According to another embodiment of the disclosure, the second portion of tubing 52 may be a multi-lumen tube. In other words, the first and second lumens 52a and 52b of the second portion of tubing 52 may be included within the same tube as known in the art of multi-lumen tubing. According to this embodiment, and with reference to FIGS. 11-12 and FIG. 12A, an alternate dressing adapter 70 may be used to fluidly connect the first fluid flow path 14 and second fluid flow path 16 to a multi-lumen tube having first and second lumens 52a and 52b. As shown, dressing adapter 70 similarly includes a base portion 72 and a set of two projections 76a and 76b for providing a removable fluid connection to the canister portion of the connection system 10 via connector 80. However, in contrast to dressing adapter 60, dressing adapter 70 includes only a first projection 74 extending from the base portion 72 in an opposite direction of the set of projections 76a and 76b. Instead of two separate projections, first projection 74 includes a first lumen 74a and a second lumen 74b disposed within the first projection 74. Referring to the cross-sectional view of FIG. 12A, the first lumen 74a of the first projection 74 is in fluid communication with projection 76a and the second lumen 74b is in fluid communication with second projection 76b. First lumen 74a of the dressing adapter 70 is then inserted into the first lumen 52a of multi-lumen tubing for fluidly connecting the dressing adapter 70 to the first fluid flow path 14. Upon insertion, the second lumen 74b of the dressing adapter 70 is aligned with the second lumen 52b of the multi-lumen tube for fluidly connecting the dressing adapter 70 to the second fluid flow path 16.

In preferred embodiments, the dressing adapter 60 (or dressing adapter 70 if connecting to a second portion of tubing 52 in the form of a multi-lumen tube) is fluidly sealed to the proximal ends 51a and 51b of the first and second lumens 52a and 52b. Referring back to FIG. 1, the distal ends 53a and 53b of the second portion of tubing 52 are also preferably fluidly connected to the wound enclosure 110. Thus, in preferred embodiments, the dressing adapter 60 (or dressing adapter 70), the second portion of tubing 52, and the wound enclosure 110 form a dressing portion of the connection system 10 that are provided together by the manufacturer in a fluidly sealed arrangement. As described below, the projections 66a and 66b of dressing adapter 60 (or projections 76a and 76b of dressing adapter 70) are then able to be used to provide a removable fluid connection to the canister portion of the connection system via connector 80.

# DATASET
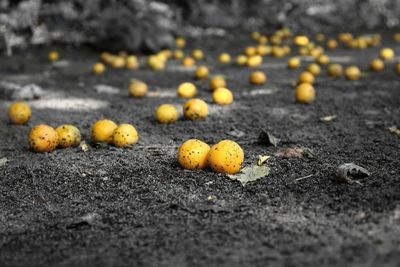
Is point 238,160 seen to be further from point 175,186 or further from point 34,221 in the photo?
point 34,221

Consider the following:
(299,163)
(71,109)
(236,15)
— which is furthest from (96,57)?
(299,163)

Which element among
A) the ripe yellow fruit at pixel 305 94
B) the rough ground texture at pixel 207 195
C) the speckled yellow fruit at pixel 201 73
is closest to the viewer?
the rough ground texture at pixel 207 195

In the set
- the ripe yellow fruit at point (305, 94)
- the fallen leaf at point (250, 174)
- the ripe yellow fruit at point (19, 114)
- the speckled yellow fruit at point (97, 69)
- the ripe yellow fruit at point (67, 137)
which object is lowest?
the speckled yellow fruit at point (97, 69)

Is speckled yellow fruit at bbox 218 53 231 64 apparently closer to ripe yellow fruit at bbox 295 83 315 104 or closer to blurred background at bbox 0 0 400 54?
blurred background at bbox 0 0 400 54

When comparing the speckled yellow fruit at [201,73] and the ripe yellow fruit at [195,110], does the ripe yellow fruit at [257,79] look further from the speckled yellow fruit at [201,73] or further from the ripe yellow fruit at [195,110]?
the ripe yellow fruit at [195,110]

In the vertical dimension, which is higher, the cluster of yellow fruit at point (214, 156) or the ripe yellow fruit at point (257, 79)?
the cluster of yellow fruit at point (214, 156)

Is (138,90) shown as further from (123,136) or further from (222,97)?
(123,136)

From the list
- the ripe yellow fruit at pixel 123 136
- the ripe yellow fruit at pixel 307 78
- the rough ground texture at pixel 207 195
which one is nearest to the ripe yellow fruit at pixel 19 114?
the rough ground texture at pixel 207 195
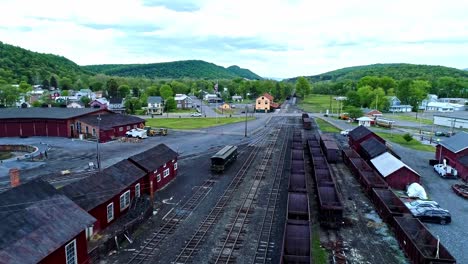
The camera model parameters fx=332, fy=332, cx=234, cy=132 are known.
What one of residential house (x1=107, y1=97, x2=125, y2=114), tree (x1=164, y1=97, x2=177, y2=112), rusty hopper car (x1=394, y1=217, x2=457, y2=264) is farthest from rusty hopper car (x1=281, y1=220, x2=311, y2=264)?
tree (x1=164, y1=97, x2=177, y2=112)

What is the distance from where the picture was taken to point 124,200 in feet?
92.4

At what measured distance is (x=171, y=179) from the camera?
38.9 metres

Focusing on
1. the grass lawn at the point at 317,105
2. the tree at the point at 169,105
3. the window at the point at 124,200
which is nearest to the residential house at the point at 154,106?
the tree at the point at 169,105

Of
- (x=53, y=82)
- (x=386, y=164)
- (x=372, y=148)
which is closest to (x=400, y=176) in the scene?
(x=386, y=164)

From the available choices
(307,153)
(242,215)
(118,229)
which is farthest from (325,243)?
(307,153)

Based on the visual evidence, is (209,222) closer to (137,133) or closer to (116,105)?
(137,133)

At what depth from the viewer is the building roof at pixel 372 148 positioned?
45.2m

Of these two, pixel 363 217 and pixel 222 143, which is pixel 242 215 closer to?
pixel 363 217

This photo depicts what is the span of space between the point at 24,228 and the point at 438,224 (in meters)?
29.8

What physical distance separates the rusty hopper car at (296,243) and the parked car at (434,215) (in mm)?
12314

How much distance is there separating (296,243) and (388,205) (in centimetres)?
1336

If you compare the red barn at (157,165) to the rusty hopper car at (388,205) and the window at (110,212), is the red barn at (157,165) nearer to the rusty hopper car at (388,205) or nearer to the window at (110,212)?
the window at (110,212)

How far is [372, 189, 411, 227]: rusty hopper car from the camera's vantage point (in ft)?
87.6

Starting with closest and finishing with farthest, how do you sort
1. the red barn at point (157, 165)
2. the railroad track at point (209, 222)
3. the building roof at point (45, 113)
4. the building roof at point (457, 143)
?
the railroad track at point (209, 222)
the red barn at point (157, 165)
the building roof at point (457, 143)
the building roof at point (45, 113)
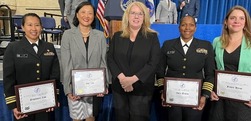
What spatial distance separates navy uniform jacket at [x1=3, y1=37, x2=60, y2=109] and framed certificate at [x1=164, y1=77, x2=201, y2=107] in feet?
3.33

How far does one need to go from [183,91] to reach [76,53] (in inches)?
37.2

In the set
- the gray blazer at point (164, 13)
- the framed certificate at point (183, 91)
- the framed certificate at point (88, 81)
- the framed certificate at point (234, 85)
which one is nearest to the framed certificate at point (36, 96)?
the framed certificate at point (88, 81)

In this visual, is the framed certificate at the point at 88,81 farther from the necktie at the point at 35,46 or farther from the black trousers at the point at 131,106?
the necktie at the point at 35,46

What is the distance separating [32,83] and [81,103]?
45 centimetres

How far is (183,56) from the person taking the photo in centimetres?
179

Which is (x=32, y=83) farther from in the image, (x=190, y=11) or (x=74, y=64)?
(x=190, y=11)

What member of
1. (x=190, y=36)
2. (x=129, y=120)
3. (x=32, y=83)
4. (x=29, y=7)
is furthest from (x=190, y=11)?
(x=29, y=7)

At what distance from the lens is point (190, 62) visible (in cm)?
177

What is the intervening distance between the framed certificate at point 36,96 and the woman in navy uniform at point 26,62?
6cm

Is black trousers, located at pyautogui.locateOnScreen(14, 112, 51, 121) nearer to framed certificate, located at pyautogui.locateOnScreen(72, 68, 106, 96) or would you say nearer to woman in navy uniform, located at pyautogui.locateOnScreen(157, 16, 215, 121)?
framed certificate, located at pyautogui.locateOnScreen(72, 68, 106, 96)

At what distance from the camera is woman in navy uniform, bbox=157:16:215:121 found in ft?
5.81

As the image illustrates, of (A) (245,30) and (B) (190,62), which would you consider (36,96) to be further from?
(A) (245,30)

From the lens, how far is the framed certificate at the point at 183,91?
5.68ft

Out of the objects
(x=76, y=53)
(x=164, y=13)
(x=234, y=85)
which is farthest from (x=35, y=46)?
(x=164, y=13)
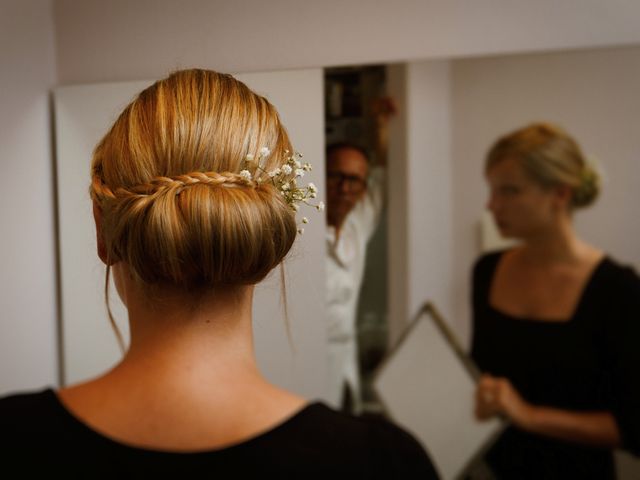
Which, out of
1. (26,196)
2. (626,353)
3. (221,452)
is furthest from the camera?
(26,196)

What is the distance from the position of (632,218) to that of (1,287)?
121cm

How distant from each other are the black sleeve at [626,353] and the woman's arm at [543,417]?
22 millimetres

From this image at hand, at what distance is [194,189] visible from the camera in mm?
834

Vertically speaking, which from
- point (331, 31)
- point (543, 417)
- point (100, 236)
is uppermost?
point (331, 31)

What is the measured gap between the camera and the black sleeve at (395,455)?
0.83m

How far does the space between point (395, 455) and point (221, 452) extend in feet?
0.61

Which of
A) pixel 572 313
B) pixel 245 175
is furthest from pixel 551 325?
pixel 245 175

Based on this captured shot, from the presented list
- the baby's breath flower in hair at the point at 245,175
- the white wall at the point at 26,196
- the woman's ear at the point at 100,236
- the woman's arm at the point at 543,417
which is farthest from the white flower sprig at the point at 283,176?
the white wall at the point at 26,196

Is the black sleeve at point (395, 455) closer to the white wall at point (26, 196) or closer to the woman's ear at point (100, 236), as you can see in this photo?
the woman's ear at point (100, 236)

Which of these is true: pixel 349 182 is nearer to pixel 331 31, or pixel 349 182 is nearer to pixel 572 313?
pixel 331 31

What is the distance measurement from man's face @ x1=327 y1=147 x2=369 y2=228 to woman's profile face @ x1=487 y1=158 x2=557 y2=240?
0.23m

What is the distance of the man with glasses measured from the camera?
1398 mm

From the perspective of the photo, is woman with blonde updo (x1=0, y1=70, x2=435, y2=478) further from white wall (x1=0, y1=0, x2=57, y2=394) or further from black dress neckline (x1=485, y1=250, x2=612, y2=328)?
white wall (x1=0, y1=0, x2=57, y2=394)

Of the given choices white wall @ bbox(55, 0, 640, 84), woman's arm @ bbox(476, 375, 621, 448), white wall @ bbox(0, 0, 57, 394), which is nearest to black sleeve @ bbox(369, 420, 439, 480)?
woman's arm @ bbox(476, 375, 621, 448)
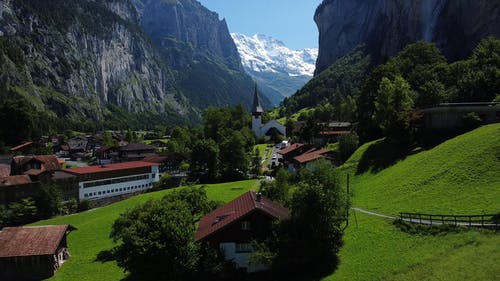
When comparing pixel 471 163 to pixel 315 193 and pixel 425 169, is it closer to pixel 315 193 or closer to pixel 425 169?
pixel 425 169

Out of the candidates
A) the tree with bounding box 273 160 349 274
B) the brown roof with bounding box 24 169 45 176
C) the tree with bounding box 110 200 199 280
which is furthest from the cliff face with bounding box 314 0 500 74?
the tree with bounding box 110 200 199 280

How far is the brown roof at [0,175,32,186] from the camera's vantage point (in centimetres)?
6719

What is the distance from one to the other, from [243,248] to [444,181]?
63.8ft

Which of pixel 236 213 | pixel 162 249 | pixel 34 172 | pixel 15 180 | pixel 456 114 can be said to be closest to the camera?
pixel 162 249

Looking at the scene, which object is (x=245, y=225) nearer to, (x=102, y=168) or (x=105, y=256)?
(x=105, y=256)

--

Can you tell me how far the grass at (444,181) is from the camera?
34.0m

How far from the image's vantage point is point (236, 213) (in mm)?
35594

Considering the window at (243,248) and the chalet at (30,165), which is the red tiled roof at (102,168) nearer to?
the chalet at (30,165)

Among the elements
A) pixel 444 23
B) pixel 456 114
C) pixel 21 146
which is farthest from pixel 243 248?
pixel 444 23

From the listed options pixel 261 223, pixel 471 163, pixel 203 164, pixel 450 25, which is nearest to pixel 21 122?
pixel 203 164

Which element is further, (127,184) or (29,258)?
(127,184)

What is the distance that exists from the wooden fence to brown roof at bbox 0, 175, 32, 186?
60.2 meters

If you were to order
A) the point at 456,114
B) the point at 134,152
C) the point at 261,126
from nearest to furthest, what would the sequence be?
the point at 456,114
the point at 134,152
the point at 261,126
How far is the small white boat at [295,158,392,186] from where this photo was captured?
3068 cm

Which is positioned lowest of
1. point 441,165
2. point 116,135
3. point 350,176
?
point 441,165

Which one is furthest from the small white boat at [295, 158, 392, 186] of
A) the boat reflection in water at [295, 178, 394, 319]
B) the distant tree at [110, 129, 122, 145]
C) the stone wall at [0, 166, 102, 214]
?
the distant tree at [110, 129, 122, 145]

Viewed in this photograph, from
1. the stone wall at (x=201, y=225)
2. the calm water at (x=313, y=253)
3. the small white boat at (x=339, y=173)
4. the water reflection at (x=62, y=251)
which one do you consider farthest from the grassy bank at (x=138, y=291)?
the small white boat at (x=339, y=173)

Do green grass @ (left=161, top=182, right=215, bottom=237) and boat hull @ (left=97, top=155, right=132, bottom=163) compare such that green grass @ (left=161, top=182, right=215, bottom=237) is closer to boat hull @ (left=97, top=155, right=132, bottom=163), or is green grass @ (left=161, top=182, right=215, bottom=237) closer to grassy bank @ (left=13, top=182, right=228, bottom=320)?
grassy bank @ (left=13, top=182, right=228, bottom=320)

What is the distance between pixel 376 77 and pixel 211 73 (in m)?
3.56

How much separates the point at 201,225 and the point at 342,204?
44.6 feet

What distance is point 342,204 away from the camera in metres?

# ASSIGNED TASK 1
Translate into Spanish this sentence from the dressing adapter passage: "Instead of two separate projections, first projection 74 includes a first lumen 74a and a second lumen 74b disposed within the first projection 74."
# ASSIGNED TASK 2
Extend the dressing adapter passage, picking up after its last sentence.

# ANSWER AREA 1
En lugar de dos proyecciones separadas, la primera proyección 74 incluye una primera luz 74a y una segunda luz 74b dispuestas dentro de la primera proyección 74.

# ANSWER AREA 2
Referring again to FIG. 1, the canister portion of the connection system 10 (canister 20, first portion of tubing 12, and canister adapter 30) is removably connected to the dressing portion of the connection system 10 (dressing adapter 60, second portion of tubing 52, and wound enclosure 110) using connector 80. More specifically, and as shown in FIGS. 6-7 and 7A, connector 80 includes a canister connecting end 82 and a dressing connecting end 92 opposite the canister connecting end 82. Extending through the connector 80 from the canister connecting end 82 to the dressing connecting end 92 is a first lumen 84a having a first lumen entrance 83a and a first lumen exit 85a and a second lumen 84b having a second lumen entrance 83b and a second lumen exit 85b.

With reference to FIGS. 6-8, to fluidly connect the connector 80 to the canister adapter 30 at the canister connecting end 82, the first lumen entrance 83a is dimensioned and configured for slidably receiving/engaging projection 36a of the canister adapter 30 to provide fluid communication of the first lumen 84a to the first tube 12a along the first fluid flow path 14. The second lumen entrance 83b is similarly dimensioned and configured for slidably receiving/engaging projection 36b of the canister adapter 30 to provide fluid communication of the second lumen 84b to the second tube 12b along the second fluid flow path 16.

Similarly, to connect the connector 80 to the dressing adapter 60 at the dressing connecting end 92, and with reference to FIGS. 7A & 9, the first lumen exit 85a is dimensioned and configured for slidably receiving/engaging projection 66a of the dressing adapter 60 to provide fluid communication of the first lumen 84a to the first tube 52a along the first fluid flow path 14. The second lumen exit 85b is then dimensioned and configured for slidably receiving/engaging projection 66b of the dressing adapter 60 to provide fluid communication of the second lumen 84b to the second tube 52b along the second fluid flow path 16.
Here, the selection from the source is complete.